Economy & Maintenance
Fuel consumption averages for PHEVs vary greatly between individual cars, depending heavily on usage pattern. Those able to recharge their vehicles more frequently naturally enjoy far superior mileages than those who don’t. Fully charged, the E350e’s traction battery is able to provide about 25km of real world all-electric driving.
Biggest benefactors of the setup will be users who cover primarily urban commutes with mostly short trips. Those diligent enough to charge their cars in between usage every time can conceivably go days without needing to use much fuel, if at all.
For any user, the PHEV system comes in handy when driving through traffic jams, parking lots, or when you’re just sitting idle with the air-conditioning switched on. With regular combustion engines, fuel wastage is highest these scenarios – the E350e, or any PHEV for that matter, allow you to negotiate all these situations without needing to waste a single drop of fuel.

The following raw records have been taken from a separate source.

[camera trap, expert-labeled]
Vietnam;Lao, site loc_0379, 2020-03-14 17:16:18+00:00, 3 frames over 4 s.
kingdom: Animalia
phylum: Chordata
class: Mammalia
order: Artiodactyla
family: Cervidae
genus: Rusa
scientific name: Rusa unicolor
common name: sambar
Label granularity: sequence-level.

Regular outstation travellers benefit least from the PHEV system. Over a trip of, say, 300km, the electric motor is only able to thus cover about 10-20% of your travel distance, leaving the petrol engine to cover you the rest of the way.
Where an E-Class is concerned, the already efficient engine of the E200 and E250 coupled with the wide ratio spreads of a 9-speed gearbox, a sufficiently light-footed driver will easily come close to the E350e’s fuel consumption on highway cruising.
Such is the funny times we live in that luxury brands have turned out to be the main benefactors of the EEV incentives laid out in the 2014 National Automotive Policy. The Mercedes E350e is the latest in a long line of locally-assembled luxury hybrid vehicles made much cheaper than they otherwise would have been thanks to generous tax exemptions.
Mercedes-Benz Malaysia has also cleverly learned from its experience with the E300 BlueTec Hybrid, which not only severely impacted the business of parallel-imported W212 E-Classes, but also the company’s own E200 and E250 models at the time as well. By positioning the E350e above both the current regular petrol variants, E-Class customers are now faced with a more logical model hierarchy that starts with base four-cylinder models stepping up to a plug-in hybrid and onward to six- and eight-cylinder performance options.
The E350e itself convincingly embodies much of the qualities that have come to define the E-Class, namely that it is luxurious, refined, and pleasant to live with. The ruffled note of its petrol engine is the only aspect of the car on which we have any legitimate grounds to lay any criticism upon. Otherwise, the E350e represents the Mercedes-Benz E-Class at its very best.